I don’t need any quality loss, just adding searchable ability, how can I do that?
Can you provide a copy of the original file so that I can test it, and which version of macOS are you running?
Building a Second Brain- The Illustrated Notes.pdf (11.5 MB)
Please check it out. Please forgive me the original file size is around 12MB. My macOS is 11.1.
Thanks for sending the file. It looks like there. are some addition artefacts around the text that could have been introduced during the page extraction. I have added a change that should reduce this.
But how come I think the image quality reduced a little bit after conversion (file size from 12mb → 4mb)? Possible remain the image quality but extract texts?
The difference between the original size which was generated with macOS PDFKit and the OCR’d file is that the ABBYY OCR has a significantly better compression than PDFKit.

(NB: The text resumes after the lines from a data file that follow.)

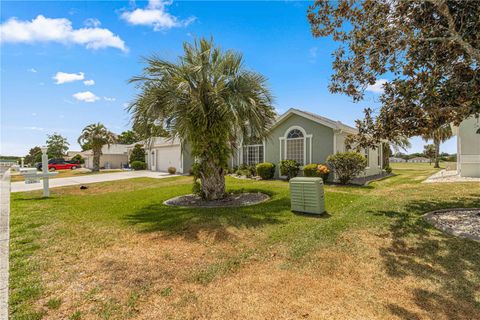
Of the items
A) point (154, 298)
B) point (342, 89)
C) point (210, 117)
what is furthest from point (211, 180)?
point (154, 298)

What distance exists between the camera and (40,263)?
4.34 metres

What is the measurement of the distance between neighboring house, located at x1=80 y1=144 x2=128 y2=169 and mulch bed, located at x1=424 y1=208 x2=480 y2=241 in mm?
41578

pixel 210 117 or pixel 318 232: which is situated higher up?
pixel 210 117

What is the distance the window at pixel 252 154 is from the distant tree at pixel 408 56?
1151 centimetres

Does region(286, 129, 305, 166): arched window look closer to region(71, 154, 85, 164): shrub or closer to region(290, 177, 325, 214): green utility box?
region(290, 177, 325, 214): green utility box

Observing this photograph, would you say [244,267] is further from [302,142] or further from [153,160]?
[153,160]

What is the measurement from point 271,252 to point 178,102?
6.24 metres

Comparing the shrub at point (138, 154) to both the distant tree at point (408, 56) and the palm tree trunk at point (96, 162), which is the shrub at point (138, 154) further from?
the distant tree at point (408, 56)

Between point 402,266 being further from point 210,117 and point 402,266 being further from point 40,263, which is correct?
point 210,117

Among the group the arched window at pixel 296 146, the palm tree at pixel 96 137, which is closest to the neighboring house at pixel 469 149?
the arched window at pixel 296 146

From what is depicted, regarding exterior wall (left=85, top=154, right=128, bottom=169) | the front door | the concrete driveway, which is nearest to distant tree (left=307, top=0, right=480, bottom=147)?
the concrete driveway

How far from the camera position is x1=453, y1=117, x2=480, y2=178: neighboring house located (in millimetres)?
14211

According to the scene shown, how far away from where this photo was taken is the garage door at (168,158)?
2483cm

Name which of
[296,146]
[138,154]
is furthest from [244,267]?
[138,154]
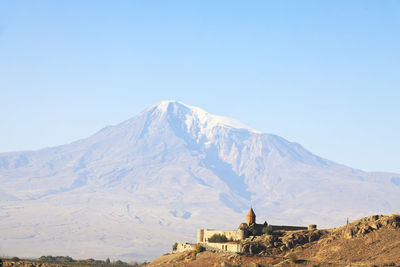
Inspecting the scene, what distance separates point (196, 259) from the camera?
88.8 meters

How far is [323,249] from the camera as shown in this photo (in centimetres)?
8662

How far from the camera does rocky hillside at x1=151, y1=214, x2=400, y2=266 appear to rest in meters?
82.6

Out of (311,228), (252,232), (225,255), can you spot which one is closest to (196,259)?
(225,255)

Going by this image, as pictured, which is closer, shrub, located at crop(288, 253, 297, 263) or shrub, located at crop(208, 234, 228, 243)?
shrub, located at crop(288, 253, 297, 263)

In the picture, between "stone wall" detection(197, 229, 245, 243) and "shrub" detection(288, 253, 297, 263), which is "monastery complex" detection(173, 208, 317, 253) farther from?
"shrub" detection(288, 253, 297, 263)

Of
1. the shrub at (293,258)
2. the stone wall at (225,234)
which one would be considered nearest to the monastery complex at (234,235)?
the stone wall at (225,234)

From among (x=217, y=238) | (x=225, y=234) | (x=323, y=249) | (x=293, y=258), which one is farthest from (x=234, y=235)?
(x=293, y=258)

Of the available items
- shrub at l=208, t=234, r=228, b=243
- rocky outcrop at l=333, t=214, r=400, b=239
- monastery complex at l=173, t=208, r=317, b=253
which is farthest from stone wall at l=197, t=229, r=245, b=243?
rocky outcrop at l=333, t=214, r=400, b=239

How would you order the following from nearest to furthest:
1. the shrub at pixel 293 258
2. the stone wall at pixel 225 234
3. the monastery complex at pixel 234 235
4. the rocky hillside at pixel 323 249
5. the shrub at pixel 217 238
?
the rocky hillside at pixel 323 249 → the shrub at pixel 293 258 → the monastery complex at pixel 234 235 → the stone wall at pixel 225 234 → the shrub at pixel 217 238

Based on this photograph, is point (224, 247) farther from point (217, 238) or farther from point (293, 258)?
point (293, 258)

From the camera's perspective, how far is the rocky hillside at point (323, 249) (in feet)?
271

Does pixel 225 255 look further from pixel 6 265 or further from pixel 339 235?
pixel 6 265

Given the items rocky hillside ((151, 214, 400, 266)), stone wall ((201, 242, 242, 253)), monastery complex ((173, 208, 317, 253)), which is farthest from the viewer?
monastery complex ((173, 208, 317, 253))

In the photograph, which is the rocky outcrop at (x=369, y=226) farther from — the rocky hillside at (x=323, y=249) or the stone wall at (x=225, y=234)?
the stone wall at (x=225, y=234)
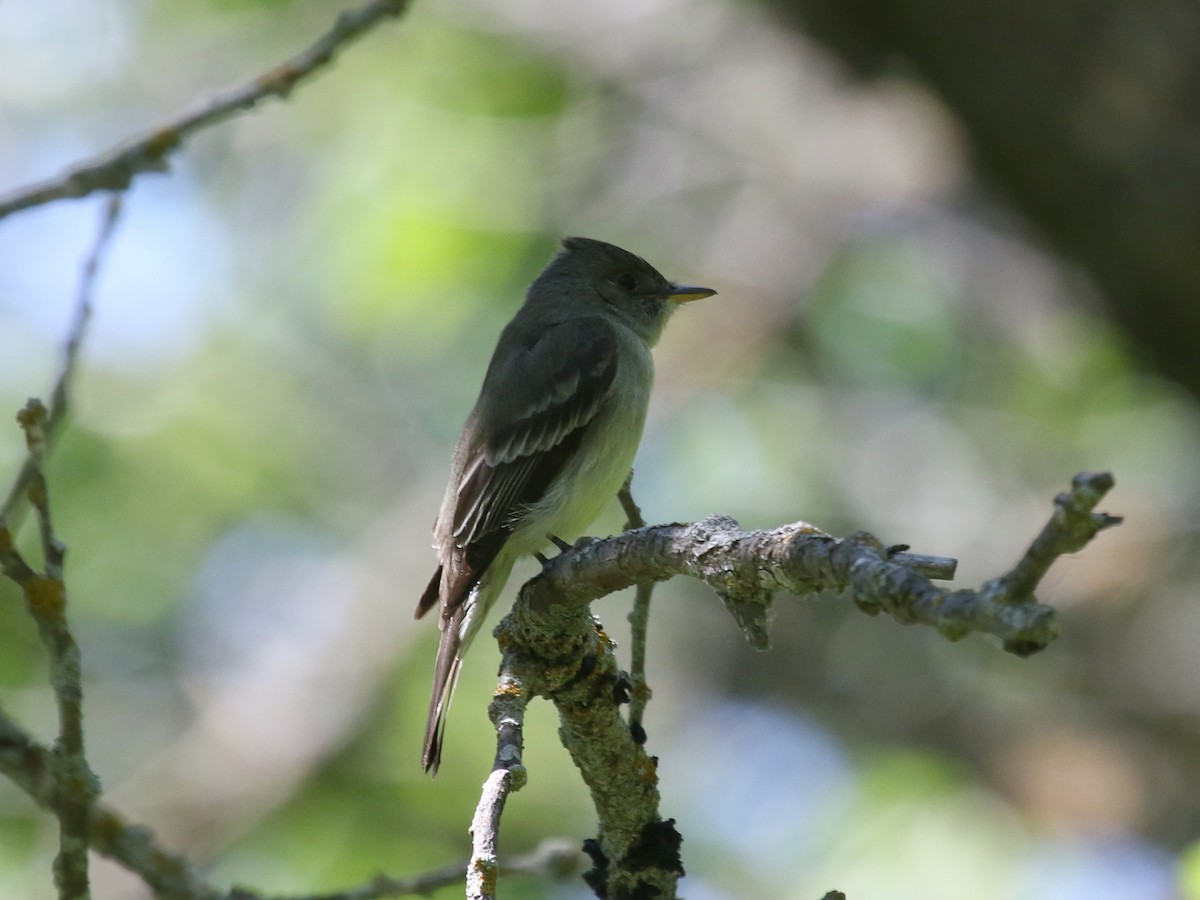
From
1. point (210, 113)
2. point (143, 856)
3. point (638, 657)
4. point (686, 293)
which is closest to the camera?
point (143, 856)

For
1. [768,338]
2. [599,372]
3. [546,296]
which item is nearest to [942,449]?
[768,338]

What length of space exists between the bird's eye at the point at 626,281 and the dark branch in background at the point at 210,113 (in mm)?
3231

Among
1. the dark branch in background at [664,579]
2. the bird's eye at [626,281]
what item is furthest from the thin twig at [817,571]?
the bird's eye at [626,281]

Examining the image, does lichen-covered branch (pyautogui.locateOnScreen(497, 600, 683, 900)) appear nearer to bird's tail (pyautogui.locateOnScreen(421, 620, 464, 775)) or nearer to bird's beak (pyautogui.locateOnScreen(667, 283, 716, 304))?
Result: bird's tail (pyautogui.locateOnScreen(421, 620, 464, 775))

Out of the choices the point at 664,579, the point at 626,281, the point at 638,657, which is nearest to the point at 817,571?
the point at 664,579

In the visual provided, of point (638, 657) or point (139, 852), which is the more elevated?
point (638, 657)

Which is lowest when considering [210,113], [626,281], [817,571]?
[817,571]

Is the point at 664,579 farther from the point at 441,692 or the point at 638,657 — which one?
the point at 441,692

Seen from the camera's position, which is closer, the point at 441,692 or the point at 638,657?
the point at 638,657

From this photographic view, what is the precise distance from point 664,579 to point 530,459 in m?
2.27

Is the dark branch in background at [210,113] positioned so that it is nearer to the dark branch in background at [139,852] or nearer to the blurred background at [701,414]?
the dark branch in background at [139,852]

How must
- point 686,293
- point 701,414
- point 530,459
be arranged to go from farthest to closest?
point 701,414 → point 686,293 → point 530,459

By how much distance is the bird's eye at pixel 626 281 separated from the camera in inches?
262

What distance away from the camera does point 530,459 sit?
17.5 feet
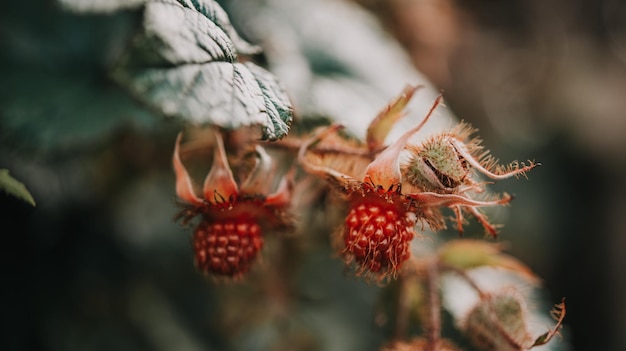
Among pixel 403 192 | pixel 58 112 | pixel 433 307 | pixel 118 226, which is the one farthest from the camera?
pixel 118 226

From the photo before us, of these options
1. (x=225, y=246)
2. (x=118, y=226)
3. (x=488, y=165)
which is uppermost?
(x=488, y=165)

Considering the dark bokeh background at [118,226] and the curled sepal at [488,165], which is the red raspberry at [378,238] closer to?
the curled sepal at [488,165]

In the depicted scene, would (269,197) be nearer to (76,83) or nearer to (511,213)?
(76,83)

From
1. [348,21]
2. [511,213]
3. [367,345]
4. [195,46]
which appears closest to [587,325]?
[511,213]

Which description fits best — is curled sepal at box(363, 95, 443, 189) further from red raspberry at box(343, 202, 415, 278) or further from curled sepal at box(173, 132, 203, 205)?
curled sepal at box(173, 132, 203, 205)

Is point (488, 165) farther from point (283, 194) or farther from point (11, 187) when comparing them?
point (11, 187)

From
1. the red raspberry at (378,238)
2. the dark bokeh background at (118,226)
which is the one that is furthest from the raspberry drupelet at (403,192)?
the dark bokeh background at (118,226)

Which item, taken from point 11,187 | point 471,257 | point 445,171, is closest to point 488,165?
point 445,171

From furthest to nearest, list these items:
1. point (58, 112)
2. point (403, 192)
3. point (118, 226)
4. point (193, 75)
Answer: point (118, 226) < point (58, 112) < point (403, 192) < point (193, 75)
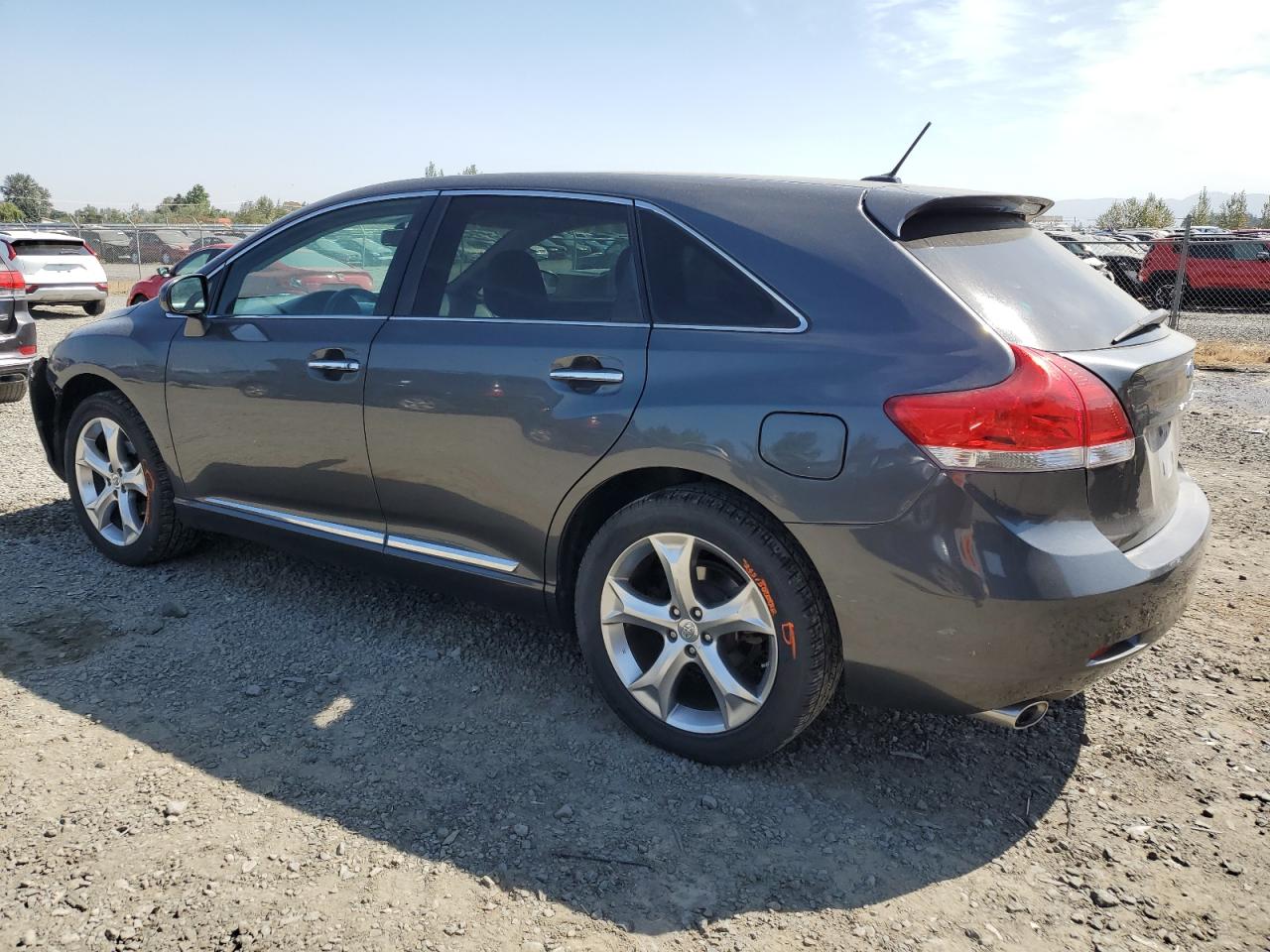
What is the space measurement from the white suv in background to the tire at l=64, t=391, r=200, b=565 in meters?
14.3

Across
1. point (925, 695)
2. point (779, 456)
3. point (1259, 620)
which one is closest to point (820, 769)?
point (925, 695)

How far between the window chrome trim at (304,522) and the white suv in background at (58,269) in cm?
1523

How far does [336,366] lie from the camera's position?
358 cm

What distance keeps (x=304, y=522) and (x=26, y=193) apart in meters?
72.4

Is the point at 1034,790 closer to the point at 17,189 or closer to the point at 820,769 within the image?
the point at 820,769

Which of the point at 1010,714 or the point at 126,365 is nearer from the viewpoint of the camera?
the point at 1010,714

That’s not the point here.
As he wrote, he disabled compression
ABBYY will always apply some compression. If the “Compress PDF” option is off this relates to the final PDF size in two ways:
- If metadata is added or transferred from the original file the saved file will not be compressed.
- In ABBYY OCR when generating the PDF, the priority is set for quality over size, however it is ABBYY that determines the actual amount of compression applied to the final file.
As i understood the OP, the visual quality of the PDF was affected.
This seems to point to lossy compression being used.
Disabling compression in the settings should AT LEAST disable any lossy compression!
The issue is not due compression but the extraction of the page image from the original PDF, which as I said earlier has been fixed.
Ah, then I’m sorry - I did not get this point and only noticed that compression is always used.
Not a problem, happy to explain the cause of the issue.